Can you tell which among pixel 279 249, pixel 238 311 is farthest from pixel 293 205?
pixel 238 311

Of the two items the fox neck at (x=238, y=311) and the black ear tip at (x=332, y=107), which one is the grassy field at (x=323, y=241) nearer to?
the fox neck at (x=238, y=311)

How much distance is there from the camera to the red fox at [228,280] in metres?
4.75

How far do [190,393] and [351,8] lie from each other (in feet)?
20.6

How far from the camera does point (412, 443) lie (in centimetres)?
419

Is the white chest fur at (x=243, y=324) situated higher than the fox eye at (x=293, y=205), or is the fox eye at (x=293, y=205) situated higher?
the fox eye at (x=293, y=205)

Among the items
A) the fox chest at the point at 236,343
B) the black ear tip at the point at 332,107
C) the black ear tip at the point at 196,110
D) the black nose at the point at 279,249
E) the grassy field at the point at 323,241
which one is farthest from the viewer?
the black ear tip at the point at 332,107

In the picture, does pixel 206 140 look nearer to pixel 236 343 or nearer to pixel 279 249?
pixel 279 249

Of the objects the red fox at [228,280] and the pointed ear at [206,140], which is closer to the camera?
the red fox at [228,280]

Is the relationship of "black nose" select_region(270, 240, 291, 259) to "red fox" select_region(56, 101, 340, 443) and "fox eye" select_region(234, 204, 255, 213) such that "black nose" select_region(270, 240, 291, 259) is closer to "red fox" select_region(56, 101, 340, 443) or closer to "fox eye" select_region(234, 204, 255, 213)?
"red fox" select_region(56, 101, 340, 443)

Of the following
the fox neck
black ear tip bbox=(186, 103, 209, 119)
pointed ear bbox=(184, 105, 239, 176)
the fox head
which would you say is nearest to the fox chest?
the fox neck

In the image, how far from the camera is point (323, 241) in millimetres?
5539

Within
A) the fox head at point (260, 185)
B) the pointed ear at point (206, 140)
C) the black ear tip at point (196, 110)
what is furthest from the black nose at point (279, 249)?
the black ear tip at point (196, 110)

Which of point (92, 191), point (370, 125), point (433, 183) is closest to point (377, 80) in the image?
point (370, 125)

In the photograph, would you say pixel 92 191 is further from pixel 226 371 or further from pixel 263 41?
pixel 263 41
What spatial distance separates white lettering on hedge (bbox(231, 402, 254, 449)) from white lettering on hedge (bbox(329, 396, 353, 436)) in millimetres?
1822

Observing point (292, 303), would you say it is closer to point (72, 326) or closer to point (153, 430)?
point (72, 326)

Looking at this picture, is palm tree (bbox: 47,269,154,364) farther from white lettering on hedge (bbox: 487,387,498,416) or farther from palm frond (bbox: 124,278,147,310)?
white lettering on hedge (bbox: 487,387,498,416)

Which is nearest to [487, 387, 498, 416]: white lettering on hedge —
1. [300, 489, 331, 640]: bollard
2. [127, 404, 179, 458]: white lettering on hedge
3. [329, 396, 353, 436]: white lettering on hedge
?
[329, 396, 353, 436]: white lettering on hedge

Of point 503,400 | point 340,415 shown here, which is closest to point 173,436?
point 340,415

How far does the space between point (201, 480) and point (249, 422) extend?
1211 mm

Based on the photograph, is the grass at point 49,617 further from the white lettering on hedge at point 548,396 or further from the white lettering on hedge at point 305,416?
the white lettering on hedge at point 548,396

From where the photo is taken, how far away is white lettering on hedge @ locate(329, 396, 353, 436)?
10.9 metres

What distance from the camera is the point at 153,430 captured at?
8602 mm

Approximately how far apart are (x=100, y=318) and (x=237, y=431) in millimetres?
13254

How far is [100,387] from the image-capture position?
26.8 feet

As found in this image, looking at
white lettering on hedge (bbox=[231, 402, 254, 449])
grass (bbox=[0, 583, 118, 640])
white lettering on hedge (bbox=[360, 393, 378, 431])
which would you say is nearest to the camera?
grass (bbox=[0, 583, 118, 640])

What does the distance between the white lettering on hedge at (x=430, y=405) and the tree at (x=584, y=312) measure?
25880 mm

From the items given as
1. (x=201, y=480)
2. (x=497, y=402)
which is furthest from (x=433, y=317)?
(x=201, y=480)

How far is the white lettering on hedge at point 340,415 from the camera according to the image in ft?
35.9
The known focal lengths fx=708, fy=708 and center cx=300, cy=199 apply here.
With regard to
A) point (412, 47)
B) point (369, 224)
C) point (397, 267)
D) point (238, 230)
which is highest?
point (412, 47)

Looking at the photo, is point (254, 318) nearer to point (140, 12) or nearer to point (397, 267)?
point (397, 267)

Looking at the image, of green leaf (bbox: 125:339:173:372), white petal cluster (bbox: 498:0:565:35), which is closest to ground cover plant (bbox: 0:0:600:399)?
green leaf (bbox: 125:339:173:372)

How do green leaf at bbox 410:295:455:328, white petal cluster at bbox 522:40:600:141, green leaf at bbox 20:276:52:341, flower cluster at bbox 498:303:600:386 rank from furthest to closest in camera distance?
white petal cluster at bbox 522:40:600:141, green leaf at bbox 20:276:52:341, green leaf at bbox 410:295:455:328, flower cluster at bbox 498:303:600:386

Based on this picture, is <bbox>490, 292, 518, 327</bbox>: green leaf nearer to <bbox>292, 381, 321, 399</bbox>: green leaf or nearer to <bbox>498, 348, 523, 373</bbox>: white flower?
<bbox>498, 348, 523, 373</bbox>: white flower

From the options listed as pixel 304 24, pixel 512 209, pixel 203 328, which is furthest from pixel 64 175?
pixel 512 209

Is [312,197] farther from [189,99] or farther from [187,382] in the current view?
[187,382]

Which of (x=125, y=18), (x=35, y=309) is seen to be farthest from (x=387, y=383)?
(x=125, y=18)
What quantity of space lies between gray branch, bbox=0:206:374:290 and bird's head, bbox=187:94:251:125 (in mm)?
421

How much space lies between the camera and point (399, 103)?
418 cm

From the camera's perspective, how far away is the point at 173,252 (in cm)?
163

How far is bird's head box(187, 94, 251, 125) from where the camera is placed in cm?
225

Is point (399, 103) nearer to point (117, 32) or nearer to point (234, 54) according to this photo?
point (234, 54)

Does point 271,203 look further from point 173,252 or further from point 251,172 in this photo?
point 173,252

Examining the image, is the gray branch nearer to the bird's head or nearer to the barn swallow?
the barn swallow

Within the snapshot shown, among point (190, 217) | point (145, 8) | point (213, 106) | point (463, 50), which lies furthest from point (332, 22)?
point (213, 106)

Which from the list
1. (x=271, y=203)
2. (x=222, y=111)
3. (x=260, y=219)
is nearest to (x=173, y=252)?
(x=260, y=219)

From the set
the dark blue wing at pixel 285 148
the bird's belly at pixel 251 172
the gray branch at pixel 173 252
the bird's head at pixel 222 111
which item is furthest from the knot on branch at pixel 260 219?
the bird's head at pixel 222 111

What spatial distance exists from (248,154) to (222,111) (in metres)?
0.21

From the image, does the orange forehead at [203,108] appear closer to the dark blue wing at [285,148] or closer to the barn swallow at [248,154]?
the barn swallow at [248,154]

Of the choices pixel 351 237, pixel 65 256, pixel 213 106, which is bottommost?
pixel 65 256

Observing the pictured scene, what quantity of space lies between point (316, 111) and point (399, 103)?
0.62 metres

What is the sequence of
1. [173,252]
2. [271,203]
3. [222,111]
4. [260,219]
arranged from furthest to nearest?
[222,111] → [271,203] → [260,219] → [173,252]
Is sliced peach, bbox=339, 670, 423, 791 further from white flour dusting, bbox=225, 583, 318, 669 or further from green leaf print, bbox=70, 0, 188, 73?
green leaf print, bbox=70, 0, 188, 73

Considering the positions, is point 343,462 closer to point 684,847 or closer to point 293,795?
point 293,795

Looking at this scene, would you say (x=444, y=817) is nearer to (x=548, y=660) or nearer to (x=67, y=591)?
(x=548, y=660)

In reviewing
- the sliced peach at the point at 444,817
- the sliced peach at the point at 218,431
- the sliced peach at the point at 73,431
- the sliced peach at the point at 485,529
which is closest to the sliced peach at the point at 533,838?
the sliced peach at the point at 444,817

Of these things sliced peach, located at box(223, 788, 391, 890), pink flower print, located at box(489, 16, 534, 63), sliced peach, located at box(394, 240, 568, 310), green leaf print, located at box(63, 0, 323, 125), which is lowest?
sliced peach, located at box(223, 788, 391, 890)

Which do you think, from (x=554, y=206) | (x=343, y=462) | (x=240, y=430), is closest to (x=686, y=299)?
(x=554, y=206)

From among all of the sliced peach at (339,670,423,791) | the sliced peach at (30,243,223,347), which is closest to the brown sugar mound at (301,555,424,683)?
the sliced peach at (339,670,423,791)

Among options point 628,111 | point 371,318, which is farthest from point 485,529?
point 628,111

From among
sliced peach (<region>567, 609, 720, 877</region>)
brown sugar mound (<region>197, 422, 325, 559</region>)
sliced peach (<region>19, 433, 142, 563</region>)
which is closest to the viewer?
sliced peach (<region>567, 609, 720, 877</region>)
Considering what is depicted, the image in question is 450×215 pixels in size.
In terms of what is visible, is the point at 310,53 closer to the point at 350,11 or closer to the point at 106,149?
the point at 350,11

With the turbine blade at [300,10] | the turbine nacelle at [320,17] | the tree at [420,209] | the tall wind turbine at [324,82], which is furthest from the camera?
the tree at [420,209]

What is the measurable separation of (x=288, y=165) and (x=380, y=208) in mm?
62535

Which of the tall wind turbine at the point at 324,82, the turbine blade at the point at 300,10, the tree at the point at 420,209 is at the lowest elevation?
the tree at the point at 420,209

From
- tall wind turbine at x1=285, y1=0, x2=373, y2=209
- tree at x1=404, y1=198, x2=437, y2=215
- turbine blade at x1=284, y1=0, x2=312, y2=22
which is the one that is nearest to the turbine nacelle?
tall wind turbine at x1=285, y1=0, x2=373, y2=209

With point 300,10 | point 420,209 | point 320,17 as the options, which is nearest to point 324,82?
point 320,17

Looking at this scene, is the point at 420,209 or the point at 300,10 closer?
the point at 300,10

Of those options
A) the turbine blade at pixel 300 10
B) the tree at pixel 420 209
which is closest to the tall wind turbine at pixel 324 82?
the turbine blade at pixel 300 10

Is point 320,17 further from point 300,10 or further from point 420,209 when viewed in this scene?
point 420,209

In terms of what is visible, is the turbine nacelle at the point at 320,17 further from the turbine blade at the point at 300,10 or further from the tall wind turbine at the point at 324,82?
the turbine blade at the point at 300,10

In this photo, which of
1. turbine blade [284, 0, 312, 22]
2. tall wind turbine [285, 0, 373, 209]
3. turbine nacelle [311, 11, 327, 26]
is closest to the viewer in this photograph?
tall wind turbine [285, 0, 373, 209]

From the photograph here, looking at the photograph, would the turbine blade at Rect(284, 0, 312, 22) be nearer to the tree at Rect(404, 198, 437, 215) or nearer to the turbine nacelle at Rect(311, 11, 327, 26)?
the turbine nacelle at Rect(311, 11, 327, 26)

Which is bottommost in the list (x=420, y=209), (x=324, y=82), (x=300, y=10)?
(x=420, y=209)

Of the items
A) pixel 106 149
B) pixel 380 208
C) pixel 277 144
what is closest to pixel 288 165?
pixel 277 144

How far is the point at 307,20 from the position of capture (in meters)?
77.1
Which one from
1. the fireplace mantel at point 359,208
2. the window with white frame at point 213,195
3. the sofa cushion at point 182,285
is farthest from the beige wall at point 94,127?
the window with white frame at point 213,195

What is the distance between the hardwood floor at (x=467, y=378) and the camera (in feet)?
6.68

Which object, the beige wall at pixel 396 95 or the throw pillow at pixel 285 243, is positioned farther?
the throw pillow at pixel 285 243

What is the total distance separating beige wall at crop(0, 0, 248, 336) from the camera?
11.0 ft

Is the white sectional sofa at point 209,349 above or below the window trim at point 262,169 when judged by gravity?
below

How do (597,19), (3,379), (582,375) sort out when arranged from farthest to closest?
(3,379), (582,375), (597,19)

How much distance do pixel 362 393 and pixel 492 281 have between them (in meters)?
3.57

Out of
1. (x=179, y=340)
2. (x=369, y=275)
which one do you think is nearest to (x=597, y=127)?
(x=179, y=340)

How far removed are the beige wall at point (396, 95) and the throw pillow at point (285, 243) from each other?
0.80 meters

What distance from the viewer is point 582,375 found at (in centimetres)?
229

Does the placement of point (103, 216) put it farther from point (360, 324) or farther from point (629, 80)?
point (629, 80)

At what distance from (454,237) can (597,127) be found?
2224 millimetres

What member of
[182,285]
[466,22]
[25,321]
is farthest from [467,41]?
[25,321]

+++

* Aim of the task:
Quote, without alteration, the final stretch of the entries: the line with "Is the white sectional" onward to the last line.

* Output of the task:
Is the white sectional sofa at point 209,349 above or below the window trim at point 262,169 when judged by gravity?
below

How do (597,19), (3,379), (582,375) sort out when arranged from farthest to closest?
(3,379), (582,375), (597,19)

How much distance do pixel 362 393 and pixel 492 281 have between them (in meters)?
3.57

Out of
1. (x=179, y=340)
2. (x=369, y=275)
which one do you think is nearest to (x=597, y=127)?
(x=179, y=340)

How far removed are the beige wall at point (396, 95) and the throw pillow at point (285, 243) from each other?
0.80 meters

What distance from the viewer is point 582,375 found at (in centimetres)?
229

Does the placement of point (103, 216) put it farther from point (360, 324) or farther from point (629, 80)?
point (629, 80)

At what distance from (454,237) can (597,127) be found?
2224 millimetres

What member of
[182,285]
[466,22]
[25,321]
is farthest from [467,41]?
[25,321]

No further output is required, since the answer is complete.